The road dips low, she breathes in softly, but audibly. Down. Down. Down. I wonder and marvel at the differences that make people good and others killers. I struggle with attachment, or detachment. I constantly try to drive the people I love away. And maybe it has something to do about being an orphan, and being abandoned by the people who are supposed to love you the most.

Sometimes she cries when I say things I should not because I’m feeling things I should not. I suffer silence with guilt; wondering why we say things we know we should not.

My parents say I grew up before I came to America. At 18 months I set foot in America, out ate my parents at a Thanksgiving dinner, and learned my first American word on the car ride home from the airport. By four I spoke in complete sentences, addressed my parent’s church on several occasions, and made an excellent wise man from “orient are” one year and shepherd the next in the Christmas pageant (I always volunteered to be Joseph and never understood why I never was). By six I buried a younger brother, cursed God’s name, became an older brother again, and read half of The Boxcar Children series on my own.

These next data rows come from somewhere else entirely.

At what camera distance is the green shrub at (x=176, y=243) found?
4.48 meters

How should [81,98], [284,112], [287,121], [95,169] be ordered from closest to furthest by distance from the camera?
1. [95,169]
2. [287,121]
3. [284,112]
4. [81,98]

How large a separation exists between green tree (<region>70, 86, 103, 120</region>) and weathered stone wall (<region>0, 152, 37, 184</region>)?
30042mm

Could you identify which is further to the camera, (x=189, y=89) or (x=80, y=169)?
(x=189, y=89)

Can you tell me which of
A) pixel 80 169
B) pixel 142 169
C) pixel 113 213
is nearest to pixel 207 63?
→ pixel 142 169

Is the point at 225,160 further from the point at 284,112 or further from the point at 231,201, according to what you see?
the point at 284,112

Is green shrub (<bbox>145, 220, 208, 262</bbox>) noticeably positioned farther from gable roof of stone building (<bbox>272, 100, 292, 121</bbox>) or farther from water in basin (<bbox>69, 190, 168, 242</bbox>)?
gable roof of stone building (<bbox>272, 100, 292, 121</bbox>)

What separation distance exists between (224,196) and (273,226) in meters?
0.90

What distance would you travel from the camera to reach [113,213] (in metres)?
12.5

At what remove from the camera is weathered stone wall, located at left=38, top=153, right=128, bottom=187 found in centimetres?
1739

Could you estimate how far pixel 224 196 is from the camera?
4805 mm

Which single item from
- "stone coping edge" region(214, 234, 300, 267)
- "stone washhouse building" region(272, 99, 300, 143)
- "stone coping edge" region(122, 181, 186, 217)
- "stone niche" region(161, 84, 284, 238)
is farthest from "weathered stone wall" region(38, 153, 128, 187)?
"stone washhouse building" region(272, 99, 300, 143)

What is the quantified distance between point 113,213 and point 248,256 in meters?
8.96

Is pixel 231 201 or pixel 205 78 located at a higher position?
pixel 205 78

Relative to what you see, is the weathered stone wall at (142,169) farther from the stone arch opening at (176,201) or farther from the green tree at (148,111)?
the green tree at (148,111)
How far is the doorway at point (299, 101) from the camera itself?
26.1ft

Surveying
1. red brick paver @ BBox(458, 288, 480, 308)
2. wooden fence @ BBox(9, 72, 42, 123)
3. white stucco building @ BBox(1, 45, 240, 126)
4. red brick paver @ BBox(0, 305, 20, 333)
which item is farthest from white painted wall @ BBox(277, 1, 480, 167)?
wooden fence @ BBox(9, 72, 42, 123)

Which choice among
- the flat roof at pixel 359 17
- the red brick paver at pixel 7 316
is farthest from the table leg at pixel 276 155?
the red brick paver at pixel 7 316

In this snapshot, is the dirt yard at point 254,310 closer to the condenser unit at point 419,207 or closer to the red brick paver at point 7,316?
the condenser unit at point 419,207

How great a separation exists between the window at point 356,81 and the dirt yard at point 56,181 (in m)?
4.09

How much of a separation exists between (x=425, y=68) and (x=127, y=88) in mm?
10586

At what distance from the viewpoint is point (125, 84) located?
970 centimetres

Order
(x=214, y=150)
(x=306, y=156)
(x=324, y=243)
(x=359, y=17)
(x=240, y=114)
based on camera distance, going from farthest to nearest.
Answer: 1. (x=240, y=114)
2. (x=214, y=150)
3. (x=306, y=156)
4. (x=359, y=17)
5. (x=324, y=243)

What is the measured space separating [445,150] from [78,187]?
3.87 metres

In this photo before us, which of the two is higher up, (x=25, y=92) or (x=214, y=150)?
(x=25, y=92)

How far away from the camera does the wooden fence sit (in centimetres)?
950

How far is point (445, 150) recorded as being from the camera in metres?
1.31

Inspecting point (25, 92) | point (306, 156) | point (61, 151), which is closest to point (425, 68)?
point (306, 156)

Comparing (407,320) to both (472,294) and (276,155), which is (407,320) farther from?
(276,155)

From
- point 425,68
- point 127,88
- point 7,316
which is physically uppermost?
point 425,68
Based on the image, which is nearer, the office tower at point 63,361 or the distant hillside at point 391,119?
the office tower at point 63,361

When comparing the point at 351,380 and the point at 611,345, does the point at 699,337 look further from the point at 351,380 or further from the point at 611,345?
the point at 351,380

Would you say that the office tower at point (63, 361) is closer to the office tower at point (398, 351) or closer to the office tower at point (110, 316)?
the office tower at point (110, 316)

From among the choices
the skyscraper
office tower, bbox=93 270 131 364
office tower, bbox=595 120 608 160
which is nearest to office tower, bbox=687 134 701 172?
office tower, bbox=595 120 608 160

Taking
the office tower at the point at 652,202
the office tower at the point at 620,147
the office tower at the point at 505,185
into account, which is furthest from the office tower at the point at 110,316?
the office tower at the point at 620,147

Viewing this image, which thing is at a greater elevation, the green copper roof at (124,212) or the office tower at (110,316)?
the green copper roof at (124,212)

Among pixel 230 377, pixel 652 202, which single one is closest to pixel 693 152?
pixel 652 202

I’m searching. I know this spot where sand meets water and monarchs come in the fall migration to kiss the sand in long sips and will sponge salt off your skin if you stay still. But it’s night. And the gravel road is dark and long, but we drive; until turned away by a no trespassing sign and I admit we’re lost. I pull off the road onto a plateau were the grass has been blown flat by the sweeping winds. We lie on the car and stare at the sky looking for shooting stars behind threads of wispy clouds.

I laughed the other day at silly smiling girl in a tampon commercial. I laughed at capitalism and lies of marketing departments. I bet that commercial was shot mid-month.

My roommates tell me that I’m not that Asian. And I think I’ve finally realized what it is. I don’t adhere to the stereotype of Asian ethnicity that popular culture has ingrained in their minds. But my hair is dark, my eyes are slanted, my skin is smooth; I eat with chopsticks, cook rice and noodles daily, and watch Korean soaps. I’m stuck between feeling grateful that they’ve learned to look at me beyond a stereotype, and lightly offended because I am proud of who I am.

She shivers. The night is cool and I wrap an arm around her. She can’t stop shaking. I wish we could see shooting stars.